The conservation community, and the American people at-large, is now approaching the crossroads. Do we continue to take the band-aid approach (attending public meetings, issuing action alerts, circulating petitions, and filing appeals/lawsuits) or do we step out-of-the-box and confront the root causes of the problem? While some may respectfully disagree with me, or question the feasibility of such a challenge, I advocate for the latter.
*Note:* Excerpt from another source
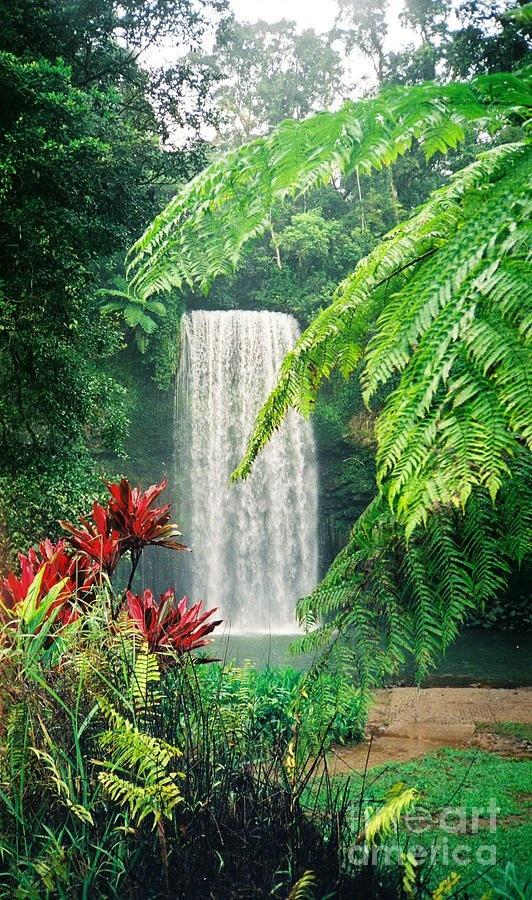 Milaa Milaa Falls,Australia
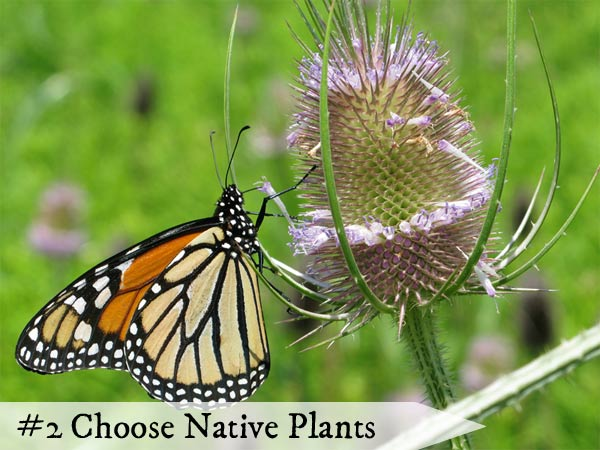 Native plants have adapted to the local climate and growing conditions to exist in harmony with wildlife and insects.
So what solutions do I offer? The 5 Keys to Reforming Wildlife Management in America, are as follows:
1.Restructuring the way state Fish & Game departments operate. Politics: western governors appoint agency commissioners, which essentially, tell the state departments what to do. This is cronyism at its worst. Economics: state departments are mostly funded by the sale of hunting/fishing tags or permits. These agencies are bound into serving the interest of “sportsmen” because it’s the hand that feeds them. Modern funding mechanisms, the application of best-available science and genuine public involvement are sorely lacking in these institutions and it must be addressed. Another option would be to empower the federal government to manage wildlife on federal public lands.
2.Removing grazing from all federal public lands. The “management” or “control” of native wildlife to benefit the livestock industry is ground zero. It is also well documented the damage that grazing causes when livestock infests wildlands. Livestock are non-native and largely responsible for soil compaction, a decrease in water retention and aquifer recharge, erosion, destruction of wetlands and riparian areas, flooding and a net-loss of biodiversity. Grazing enables invasive plant species to proliferate, which greatly affects the West’s historic fire regime.
3.Abolishing Wildlife Services. Hidden within the US Department of Agriculture, is a rogue agency that is essentially the wildlife killing-arm of the federal government. For over 100-years, this federal tax-payer supported agency has largely worked on behalf of the livestock industry and is responsible for the death of tens-of millions of native wildlife. Methods of killing include trapping, poisoning and aerial gunning. Conservation efforts are currently culminating into a potential Congressional investigation of this corrupt agency.
4.Banning trapping/snaring on all federal public lands. We must evolve as a society and move away from this barbaric, unethical, cruel and tortuous method(s) of killing native wildlife. Leg-hold traps, conibear traps and other devices are indiscriminate killers. Over the past couple years, there has been an increase in the number of dogs caught/killed by traps when recreating with their owners on public lands. When is an adult or child going to step into a leg-hold or body-gripping trap? Some states currently require individuals to check their traps every 72-hours, while other states only recommend that trappers check them, at all.
5.No killing of predators, except for extreme circumstances. For example, an aggressive and/or habituated bear may need to be killed after non-lethal measures have failed. Otherwise, non-lethal measures should be implemented in rare instances where there are actual human/predator conflicts. The best available science suggests that predators, including wolves, are a self-regulating species. In other words, predators don’t overpopulate. Instead, their populations naturally fluctuate, as do prey or ungulate populations. We need to better understand and embrace the trophic cascade effect predators have within ecosystems.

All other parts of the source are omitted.